The​ ​main​ ​project​ ​in this exhibition​ ​is​ ​a​ ​catalogue​ ​of​ ​miniature​ ​tableaus​ ​based​ ​on​ ​the​ ​objects from​ ​people’s​ ​bedside​ ​tables.​ ​I​ ​began​ ​by​ ​asking​ ​friends​ ​for​ ​pictures​ ​of​ ​their​ ​nightstands,​ ​and later​ ​expanded​ ​the​ ​series​ ​to​ ​include​ ​a​ ​wide​ ​circle​ ​of​ ​people​ ​in​ ​Roswell​ ​and​ ​beyond.​ ​I​ ​have​ ​long been​ ​interested​ ​in​ ​how​ ​people’s​ ​collections​ ​create​ ​snapshot​ ​biographies,​ ​and​ ​I​ ​became fascinated​ ​by​ ​the​ ​wide​ ​array​ ​of​ ​objects​ ​kept​ ​on​ ​bedside​ ​tables,​ ​where​ ​tissues​ ​and​ ​receipts​ ​from the​ ​day​ ​are​ ​jumbled​ ​alongside​ ​souvenirs,​ ​prescriptions,​ ​cherished​ ​mementos,​ ​lotion,​ ​and​ ​so​ ​on. Items​ ​to​ ​screen​ ​out​ ​the​ ​world​ ​(earplugs,​ ​eye​ ​masks,​ ​white​ ​noise​ ​machines,​ ​sleeping​ ​pills)​ ​are kept​ ​alongside​ ​those​ ​that​ ​invite​ ​the​ ​world​ ​in​ ​(radios,​ ​TV​ ​remotes,​ ​iPads,​ ​clocks,​ ​phones). Journals​ ​and​ ​self-help​ ​books​ ​are​ ​stacked​ ​next​ ​to​ ​magazines​ ​and​ ​paperbacks.  

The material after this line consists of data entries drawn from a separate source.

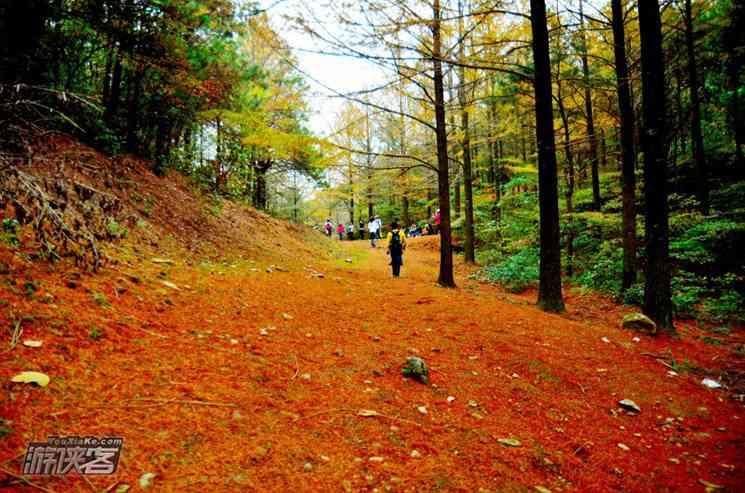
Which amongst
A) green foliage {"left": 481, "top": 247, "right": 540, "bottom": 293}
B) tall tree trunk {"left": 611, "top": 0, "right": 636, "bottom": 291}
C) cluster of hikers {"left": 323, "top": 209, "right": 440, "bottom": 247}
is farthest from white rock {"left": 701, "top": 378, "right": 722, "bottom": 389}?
cluster of hikers {"left": 323, "top": 209, "right": 440, "bottom": 247}

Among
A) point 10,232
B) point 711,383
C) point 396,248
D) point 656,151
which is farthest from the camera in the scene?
point 396,248

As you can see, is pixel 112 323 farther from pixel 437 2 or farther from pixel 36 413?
pixel 437 2

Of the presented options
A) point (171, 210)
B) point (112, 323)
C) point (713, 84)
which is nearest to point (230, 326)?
point (112, 323)

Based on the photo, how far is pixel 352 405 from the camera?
2748mm

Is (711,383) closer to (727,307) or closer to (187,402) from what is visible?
(727,307)

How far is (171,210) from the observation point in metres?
7.92

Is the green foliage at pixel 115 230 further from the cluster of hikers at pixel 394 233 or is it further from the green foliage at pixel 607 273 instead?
the green foliage at pixel 607 273

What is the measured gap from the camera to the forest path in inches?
77.9

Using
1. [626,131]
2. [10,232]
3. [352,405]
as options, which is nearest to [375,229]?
[626,131]

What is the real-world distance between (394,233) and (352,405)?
7.81m

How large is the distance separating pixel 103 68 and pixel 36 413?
10415mm

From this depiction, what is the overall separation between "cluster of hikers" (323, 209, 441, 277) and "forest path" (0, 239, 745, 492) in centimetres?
501

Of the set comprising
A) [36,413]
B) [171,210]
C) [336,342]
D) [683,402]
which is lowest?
[683,402]

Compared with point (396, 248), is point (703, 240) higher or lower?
lower
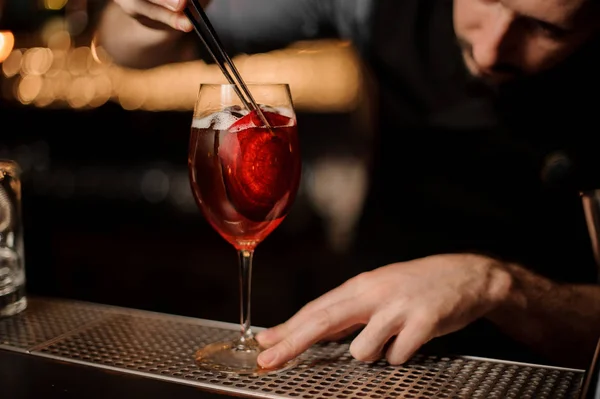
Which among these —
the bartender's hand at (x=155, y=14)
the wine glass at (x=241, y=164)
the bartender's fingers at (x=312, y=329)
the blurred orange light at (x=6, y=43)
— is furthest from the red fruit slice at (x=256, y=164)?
the blurred orange light at (x=6, y=43)

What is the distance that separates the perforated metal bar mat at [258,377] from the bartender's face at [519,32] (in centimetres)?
46

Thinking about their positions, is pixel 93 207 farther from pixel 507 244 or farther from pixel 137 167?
pixel 507 244

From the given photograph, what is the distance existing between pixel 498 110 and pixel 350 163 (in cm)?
26

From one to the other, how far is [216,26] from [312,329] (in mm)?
606

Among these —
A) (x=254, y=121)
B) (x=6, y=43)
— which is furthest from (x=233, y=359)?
(x=6, y=43)

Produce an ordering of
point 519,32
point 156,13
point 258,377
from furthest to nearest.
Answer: point 156,13, point 519,32, point 258,377

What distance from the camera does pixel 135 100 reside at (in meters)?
1.49

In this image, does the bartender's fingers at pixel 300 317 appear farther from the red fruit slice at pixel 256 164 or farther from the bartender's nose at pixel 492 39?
the bartender's nose at pixel 492 39

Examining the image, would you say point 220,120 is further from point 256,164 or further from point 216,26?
point 216,26

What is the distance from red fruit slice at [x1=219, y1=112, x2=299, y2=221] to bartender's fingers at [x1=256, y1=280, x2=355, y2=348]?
16 centimetres

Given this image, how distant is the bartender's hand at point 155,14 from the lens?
126cm

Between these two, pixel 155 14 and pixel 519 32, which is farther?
pixel 155 14

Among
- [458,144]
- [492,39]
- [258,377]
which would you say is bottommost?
[258,377]

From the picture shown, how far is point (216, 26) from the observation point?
1366mm
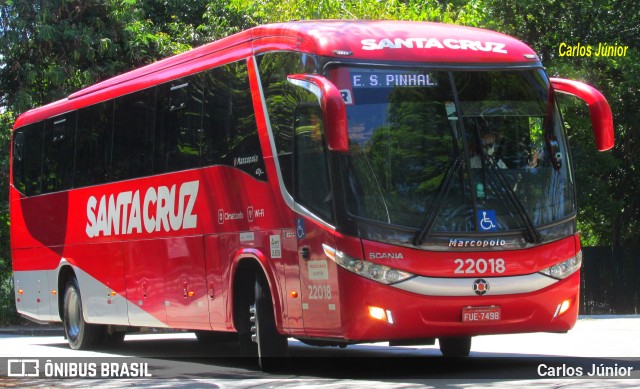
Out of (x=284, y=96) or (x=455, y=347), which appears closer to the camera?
(x=284, y=96)

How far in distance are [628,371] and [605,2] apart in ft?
66.3

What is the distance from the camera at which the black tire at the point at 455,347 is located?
1506 cm

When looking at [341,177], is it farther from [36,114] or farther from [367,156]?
[36,114]

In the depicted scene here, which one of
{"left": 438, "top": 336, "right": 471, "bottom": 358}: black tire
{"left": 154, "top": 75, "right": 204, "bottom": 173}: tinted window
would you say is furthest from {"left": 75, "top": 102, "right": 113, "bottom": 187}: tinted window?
{"left": 438, "top": 336, "right": 471, "bottom": 358}: black tire

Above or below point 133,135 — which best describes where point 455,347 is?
below

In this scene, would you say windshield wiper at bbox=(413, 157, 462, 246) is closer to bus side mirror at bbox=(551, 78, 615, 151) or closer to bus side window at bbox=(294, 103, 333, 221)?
bus side window at bbox=(294, 103, 333, 221)

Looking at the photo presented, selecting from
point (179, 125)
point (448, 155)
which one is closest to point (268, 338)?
point (448, 155)

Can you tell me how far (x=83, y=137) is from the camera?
63.1 ft

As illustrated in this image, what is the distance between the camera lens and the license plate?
11992 millimetres

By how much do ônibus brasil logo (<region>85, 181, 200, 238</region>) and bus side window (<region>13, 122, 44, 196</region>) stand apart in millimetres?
2578

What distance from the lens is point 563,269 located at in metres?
12.5

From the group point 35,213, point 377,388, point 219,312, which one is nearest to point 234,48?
point 219,312

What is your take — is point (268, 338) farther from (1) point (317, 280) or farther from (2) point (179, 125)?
(2) point (179, 125)

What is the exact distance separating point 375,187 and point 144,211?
5561 mm
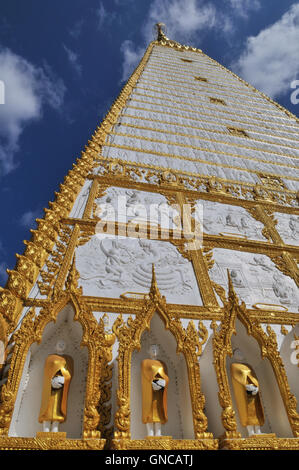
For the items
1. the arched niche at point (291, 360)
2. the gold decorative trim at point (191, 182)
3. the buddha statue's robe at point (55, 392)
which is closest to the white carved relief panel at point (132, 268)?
the buddha statue's robe at point (55, 392)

We​ ​spend​ ​about​ ​a​ ​third​ ​of​ ​our​ ​lives​ ​asleep:​ ​what​ ​are​ ​the​ ​last​ ​things​ ​we​ ​want​ ​to​ ​see​ ​or​ ​touch before​ ​drifting​ ​off,​ ​and​ ​what​ ​do​ ​we​ ​want​ ​watching​ ​over​ ​us​ ​or​ ​within​ ​arm’s​ ​reach​ ​when​ ​at​ ​our most​ ​physically​ ​vulnerable?​ ​These​ ​bedside​ ​collections​ ​speak​ ​to​ ​universal​ ​themes,​ ​from​ ​memory and​ ​self​ ​care​ ​to​ ​sex​ ​and​ ​dreams.​ ​But​ ​they​ ​also​ ​create​ ​complicated​ ​individual​ ​portraits​ ​of​ ​their owners,​ ​in​ ​contrast​ ​with​ ​the​ ​more​ ​idealized​ ​and​ ​narrowly​ ​curated​ ​collections​ ​one​ ​might​ ​find​ ​on​ ​a coffee​ ​table​ ​or​ ​other​ ​public​ ​space​ ​in​ ​a​ ​home. 

These​ ​tableaus​ ​engage​ ​with​ ​the​ ​tradition​ ​of​ ​still​ ​life,​ ​cataloguing​ ​a​ ​daily​ ​world​ ​where​ ​routine meets​ ​consumer​ ​culture,​ ​physical​ ​necessity,​ ​and​ ​personal​ ​history.​ ​I​ ​love​ ​the​ ​idea​ ​that​ ​still​ ​life inverts​ ​what​ ​we​ ​often​ ​consider​ ​unimportant.​ ​“Attention​ ​by​ ​itself​ ​is​ ​an​ ​enlarging​ ​glass,”​ ​writes Gaston​ ​Bachelard​ ​in​ ​​The​ ​Poetics​ ​of​ ​Space​.​ ​The​ ​miniature​ ​itself​ ​also​ ​makes​ ​an​ ​appeal​ ​for​ ​close scrutiny​ ​through​ ​a​ ​radical​ ​shift​ ​in​ ​scale. 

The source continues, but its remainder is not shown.